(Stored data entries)
***

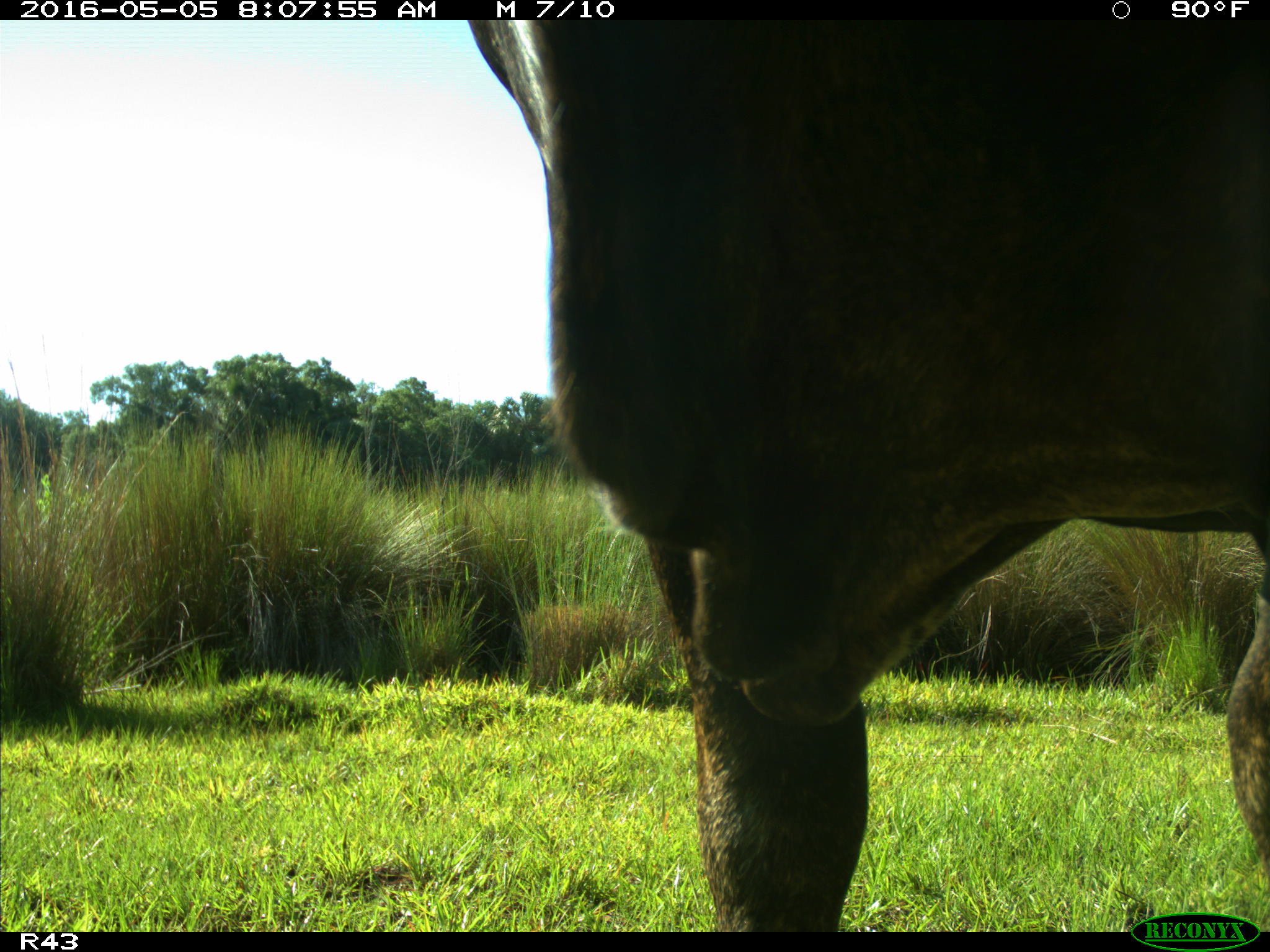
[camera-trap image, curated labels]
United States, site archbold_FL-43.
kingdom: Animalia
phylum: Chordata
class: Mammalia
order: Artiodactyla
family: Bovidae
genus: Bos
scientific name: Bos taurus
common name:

***

◆ Work order:
Write out all the records exactly, omitting the images.

◆ Exercise result:
[camera-trap image, curated labels]
United States, site archbold_FL-43.
kingdom: Animalia
phylum: Chordata
class: Mammalia
order: Artiodactyla
family: Bovidae
genus: Bos
scientific name: Bos taurus
common name:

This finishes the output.